How fast can you solve the following math problem: 882 minus 632 times 6 divided by 500 times 12 plus 45 equals . . .?
If it took you less than five seconds to get the answer of 81 (ignoring order of operations), you might be a strong contender for the new TV show “Genius Junior.”
The show, hosted by actor Neil Patrick Harris, debuted last month. Vinay Ayala, a 12-year-old from Reston, Virginia, competed in the fourth episode, which airs Sunday.
The format is a head-to-head contest in math, geography and spelling between teams of three 8- to 12-year-olds. Vinay and the other kids on his team — Bryan Henroid of Andover, Massachusetts, and Lillian Fisk, 10, of Kingsland, Georgia — didn’t know one another before taping the show, so it was a challenge to bond quickly.
“It was difficult [working with] two kids I had no clue [about] from a different part of the United States who are new [to me], and trying to learn about their qualities and what they’re good at, and trying to strategize our plan for the game,” Vinay told KidsPost.
The game has several parts. There are rapid-fire math calculations that get harder with each correct answer. Another round tests competitors’ ability to memorize and recall facts they wouldn’t ordinarily know — such as the 4,500 daily routes of a particular airline.
There are also brain teasers that you might be able to figure out in 10 minutes. But these kids have only 10 seconds to respond. Try spelling “wholeheartedly” backward.
Vinay couldn’t reveal whether the kids moved on to later rounds. The winning team will take home the “Genius Junior grant.” (NBC did not get back to KidsPost in time for publication to explain what the grant is.)
Many of the kids rattle off lists of accomplishments most adults can’t claim. Several have been admitted to Mensa — a society of people with high IQs — and one 9-year-old can recite the irrational number pi to 50 decimal places.
While he might not have a flashy skill, Vinay found his way onto the game show through his success at the international Future City Competition. That contest asks kids to plan a city that adapts to problems society is facing or will face.
Vinay, who had competed in Future City last year, was the leader of this year’s Edlin School team. He said the experience of working with classmates in a competitive environment helped prepare him for national television.

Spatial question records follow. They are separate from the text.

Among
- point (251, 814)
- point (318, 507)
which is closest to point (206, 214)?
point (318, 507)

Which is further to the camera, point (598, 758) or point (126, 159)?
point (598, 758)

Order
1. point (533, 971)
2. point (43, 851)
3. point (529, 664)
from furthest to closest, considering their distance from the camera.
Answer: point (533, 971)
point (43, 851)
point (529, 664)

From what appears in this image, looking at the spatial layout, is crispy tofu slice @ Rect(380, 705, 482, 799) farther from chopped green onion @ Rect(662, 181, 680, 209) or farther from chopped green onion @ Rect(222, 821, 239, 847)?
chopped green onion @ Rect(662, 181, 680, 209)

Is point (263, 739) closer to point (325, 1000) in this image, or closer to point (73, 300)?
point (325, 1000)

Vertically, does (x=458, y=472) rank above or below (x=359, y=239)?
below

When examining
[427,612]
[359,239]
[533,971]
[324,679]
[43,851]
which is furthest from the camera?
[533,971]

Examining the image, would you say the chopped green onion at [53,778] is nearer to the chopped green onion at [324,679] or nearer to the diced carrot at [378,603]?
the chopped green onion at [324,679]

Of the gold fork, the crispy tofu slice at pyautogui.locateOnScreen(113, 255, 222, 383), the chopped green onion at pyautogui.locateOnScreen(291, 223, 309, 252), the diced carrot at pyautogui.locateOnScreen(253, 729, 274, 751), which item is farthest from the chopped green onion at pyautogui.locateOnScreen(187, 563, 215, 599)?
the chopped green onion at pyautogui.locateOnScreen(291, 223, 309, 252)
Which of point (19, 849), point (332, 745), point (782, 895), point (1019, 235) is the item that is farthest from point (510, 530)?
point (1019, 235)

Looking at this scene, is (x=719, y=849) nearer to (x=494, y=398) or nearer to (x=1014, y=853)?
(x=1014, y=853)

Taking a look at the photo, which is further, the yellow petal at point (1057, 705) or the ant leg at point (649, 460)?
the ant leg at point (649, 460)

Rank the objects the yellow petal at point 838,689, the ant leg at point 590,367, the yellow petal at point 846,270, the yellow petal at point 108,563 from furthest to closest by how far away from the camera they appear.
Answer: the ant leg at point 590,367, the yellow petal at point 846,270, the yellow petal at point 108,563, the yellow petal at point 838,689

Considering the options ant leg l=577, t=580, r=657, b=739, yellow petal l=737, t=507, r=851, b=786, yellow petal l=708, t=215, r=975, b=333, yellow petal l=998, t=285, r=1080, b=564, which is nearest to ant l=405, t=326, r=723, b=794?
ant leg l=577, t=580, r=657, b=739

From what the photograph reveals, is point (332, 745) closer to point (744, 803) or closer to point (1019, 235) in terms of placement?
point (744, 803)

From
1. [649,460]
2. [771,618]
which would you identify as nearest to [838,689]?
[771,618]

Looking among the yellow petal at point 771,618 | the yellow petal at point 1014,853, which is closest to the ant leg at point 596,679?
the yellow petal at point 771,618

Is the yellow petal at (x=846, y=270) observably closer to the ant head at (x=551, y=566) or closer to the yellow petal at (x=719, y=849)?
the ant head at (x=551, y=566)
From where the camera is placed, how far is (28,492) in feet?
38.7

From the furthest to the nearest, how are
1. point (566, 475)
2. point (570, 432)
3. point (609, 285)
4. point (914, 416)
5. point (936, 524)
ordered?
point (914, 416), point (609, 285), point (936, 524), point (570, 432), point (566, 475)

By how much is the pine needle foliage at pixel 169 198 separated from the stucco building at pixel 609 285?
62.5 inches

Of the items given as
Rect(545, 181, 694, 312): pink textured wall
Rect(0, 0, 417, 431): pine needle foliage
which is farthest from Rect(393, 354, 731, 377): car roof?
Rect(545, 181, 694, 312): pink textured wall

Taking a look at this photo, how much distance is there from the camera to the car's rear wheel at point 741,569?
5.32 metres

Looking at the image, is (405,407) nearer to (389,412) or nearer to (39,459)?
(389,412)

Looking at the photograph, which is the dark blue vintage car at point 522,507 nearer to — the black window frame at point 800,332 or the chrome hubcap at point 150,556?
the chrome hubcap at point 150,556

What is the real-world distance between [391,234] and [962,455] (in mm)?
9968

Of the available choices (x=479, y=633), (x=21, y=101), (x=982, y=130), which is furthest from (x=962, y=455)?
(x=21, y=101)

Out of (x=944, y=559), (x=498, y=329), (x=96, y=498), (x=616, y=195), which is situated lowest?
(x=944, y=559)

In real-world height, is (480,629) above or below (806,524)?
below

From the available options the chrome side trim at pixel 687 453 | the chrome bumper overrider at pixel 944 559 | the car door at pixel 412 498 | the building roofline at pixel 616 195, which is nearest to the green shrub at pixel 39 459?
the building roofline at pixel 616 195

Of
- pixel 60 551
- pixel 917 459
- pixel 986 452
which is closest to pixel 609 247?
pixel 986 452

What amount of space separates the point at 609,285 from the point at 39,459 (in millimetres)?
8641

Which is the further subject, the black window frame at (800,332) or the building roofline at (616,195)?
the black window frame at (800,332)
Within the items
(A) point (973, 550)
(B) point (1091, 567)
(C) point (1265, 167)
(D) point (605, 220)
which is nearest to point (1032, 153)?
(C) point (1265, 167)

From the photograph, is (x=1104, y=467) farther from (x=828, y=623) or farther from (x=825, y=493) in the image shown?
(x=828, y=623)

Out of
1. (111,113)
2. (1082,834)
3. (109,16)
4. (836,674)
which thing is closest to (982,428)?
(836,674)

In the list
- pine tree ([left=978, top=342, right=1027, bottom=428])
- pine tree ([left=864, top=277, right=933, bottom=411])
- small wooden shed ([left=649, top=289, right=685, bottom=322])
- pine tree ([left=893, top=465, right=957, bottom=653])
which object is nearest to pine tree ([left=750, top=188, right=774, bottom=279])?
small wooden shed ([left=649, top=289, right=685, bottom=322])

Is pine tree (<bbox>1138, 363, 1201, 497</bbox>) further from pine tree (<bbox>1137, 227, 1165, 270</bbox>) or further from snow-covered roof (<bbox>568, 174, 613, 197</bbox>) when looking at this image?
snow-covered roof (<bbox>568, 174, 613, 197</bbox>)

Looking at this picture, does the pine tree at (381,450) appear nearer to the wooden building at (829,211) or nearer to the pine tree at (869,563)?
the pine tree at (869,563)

“We had to work a lot harder this year because we had so many less people. Last year, we had a team of 13, I believe, and this year have six,” Vinay said. “So I had to step up and give them an assist” and help in all the communication.
After multiple rounds of judging and presentation, the Edlin team’s age-friendly city won the grand prize, and all of the members earned a trip to Space Camp this summer.
When the producers for the NBC show went looking for whiz kids across the United States, they turned to the Future City organizers for help.
After a few interviews and tests, Vinay was chosen to be one of 36 kids featured on “Genius Junior.”
When Vinay is not involved in academic competitions, he enjoys typical kid activities such as playing the NBA 2K video-game series and performing magic tricks. He wants to be a genetic engineer when he grows up but hopes you might see him on TV again after “Genius Junior” is over.
“I might try out for Jeopardy,” Vinay said. “I like being on TV — it’s so fun.”